* _Passage for review_:

________________________________________

Protein purification refers to the characterization of proteins in order to use them for certain laboratory or medical functions. It also includes the separation of protein and non-protein substances in a cell so that the needed protein is isolated for further use.
What is Protein Purification?
Protein purification is the process where the needed kind of protein is isolated and extracted from a mixture of cells, tissues, and organisms for either preparative or analytical use.
Preparative use means that a protein (or large quantities of the same protein) is taken so that it can be used for commercial or medical purposes. Take, for example, insulin. It goes through protein purification so that it can be used for those who are diabetic.
On the other hand, analytical use means that a type of protein is taken so that it can be used for research and tests in the laboratory. For example, a certain protein goes through protein purification so that scientists can study its composition, uses, side effects, and quantity needed in order for it to be useful to people. One of the first proteins studied was peptin.
Protein purification goes through several steps. For a simplified version of it, those steps are preparation, extraction, and visualization and assessment.
In preparation, the scientists are preparing to isolate and extract the protein needed for observation. If the protein is excreted by the human body, then this will just be easy. However, there are a lot of other proteins that are not excreted, so a crude extract should be prepared. The crude extract is prepared through centrifugation. The cellular debris is created using cell lysis and the remaining debris is removed by centrifugation.

________________________________________

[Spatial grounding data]
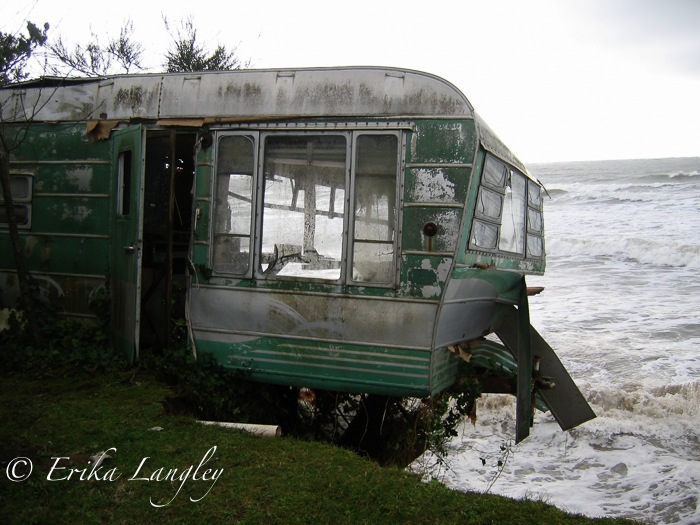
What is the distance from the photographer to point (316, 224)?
5457 mm

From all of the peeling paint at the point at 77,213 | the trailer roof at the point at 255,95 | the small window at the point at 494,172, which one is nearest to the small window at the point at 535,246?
the small window at the point at 494,172

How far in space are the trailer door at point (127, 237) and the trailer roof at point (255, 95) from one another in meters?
0.38

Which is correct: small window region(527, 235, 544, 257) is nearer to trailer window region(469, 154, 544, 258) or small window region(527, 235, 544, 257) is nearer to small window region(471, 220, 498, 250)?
trailer window region(469, 154, 544, 258)

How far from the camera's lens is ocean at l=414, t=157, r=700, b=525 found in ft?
28.9

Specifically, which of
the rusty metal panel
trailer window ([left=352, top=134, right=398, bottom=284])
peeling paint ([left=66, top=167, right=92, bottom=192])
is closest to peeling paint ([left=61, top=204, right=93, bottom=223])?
peeling paint ([left=66, top=167, right=92, bottom=192])

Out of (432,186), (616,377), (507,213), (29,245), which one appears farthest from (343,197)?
(616,377)

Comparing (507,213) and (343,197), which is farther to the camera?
(507,213)

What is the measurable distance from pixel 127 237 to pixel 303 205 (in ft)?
5.82

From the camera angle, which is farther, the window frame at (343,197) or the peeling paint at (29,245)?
the peeling paint at (29,245)

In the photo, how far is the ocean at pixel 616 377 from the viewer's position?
881 cm

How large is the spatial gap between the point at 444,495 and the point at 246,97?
375cm

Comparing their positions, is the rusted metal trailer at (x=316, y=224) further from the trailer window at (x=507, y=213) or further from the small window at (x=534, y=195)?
the small window at (x=534, y=195)

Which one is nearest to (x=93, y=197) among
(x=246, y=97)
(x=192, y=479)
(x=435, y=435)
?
(x=246, y=97)

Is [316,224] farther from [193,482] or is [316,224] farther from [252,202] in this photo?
[193,482]
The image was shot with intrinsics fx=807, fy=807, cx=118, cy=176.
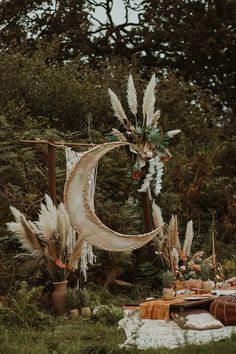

________________________________________

* _Goal of the exercise_: Pick up the protein purification article after its last sentence and carry it on in the same plain style.

* _Task output_:
However, if a thermostable enzyme is needed, a different approach is made. A mixture is taken where the thermostable enzyme is present and it is heated at high temperature. Right after, it is cooled so that the natural characteristics of the enzyme that make it sensitive to temperature dissolves or is recreated to other properties.
The next step is extraction. This was formerly done using precipitation. This is done by letting the nucleic acids in the crude extract turn into water with the help of salt ammonium sulfate. Take note that depending on the nucleic acid you want to extract, the salt and ammonium sulfate concentration differs. Usually, a higher concentration is needed for proteins that have a lower molecular weight.
- Visualization and Assessment
And finally, there’s visualization and assessment. In this step, a lot of chromatography methods can be used depending on the kind of protein. There’s reverse-phase chromatography which is based on separating proteins using hydrophobicities. There is also a size-exclusion chromatography that separates proteins based on the size of the molecules. And then there’s affinity chromatography that is often a final step to the purification process.